Reproduce verbatim the rows beginning with the line containing "Given fingernail at" and ending with the line containing "Result: 5.78 feet", including both of those lines.

(Spatial relation data)
* Start *

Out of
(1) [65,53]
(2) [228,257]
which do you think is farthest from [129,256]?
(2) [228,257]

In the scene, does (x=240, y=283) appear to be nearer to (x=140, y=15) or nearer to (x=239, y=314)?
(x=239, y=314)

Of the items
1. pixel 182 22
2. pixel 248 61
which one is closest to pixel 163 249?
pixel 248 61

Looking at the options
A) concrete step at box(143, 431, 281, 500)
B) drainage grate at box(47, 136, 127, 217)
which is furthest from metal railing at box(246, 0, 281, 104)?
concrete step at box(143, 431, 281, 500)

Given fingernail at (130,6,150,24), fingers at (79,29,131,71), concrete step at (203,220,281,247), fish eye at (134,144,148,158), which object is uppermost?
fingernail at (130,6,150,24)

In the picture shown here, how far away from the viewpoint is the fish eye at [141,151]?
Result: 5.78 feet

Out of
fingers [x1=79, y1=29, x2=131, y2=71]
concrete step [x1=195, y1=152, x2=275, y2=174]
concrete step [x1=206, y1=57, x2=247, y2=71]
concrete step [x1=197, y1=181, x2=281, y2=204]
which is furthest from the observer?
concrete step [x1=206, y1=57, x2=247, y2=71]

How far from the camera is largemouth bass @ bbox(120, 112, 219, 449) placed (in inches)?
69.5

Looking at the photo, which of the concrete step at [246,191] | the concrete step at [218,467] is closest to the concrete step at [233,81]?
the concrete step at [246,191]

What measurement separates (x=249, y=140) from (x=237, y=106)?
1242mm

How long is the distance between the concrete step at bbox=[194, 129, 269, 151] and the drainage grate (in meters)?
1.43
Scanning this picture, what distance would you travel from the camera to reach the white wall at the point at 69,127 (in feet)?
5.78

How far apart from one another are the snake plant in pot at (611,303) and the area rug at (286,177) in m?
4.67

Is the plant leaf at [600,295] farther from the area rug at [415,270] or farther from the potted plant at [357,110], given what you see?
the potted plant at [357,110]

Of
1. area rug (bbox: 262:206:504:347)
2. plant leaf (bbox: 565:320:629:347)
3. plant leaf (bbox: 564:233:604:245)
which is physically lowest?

* End *

THE ANSWER:
Given fingernail at (130,6,150,24), fingers at (79,29,131,71), concrete step at (203,220,281,247), fish eye at (134,144,148,158), which object is uppermost?
fingernail at (130,6,150,24)

In the picture shown here, how far away from the viewpoint is the fish eye at [141,151]?
Result: 5.78 feet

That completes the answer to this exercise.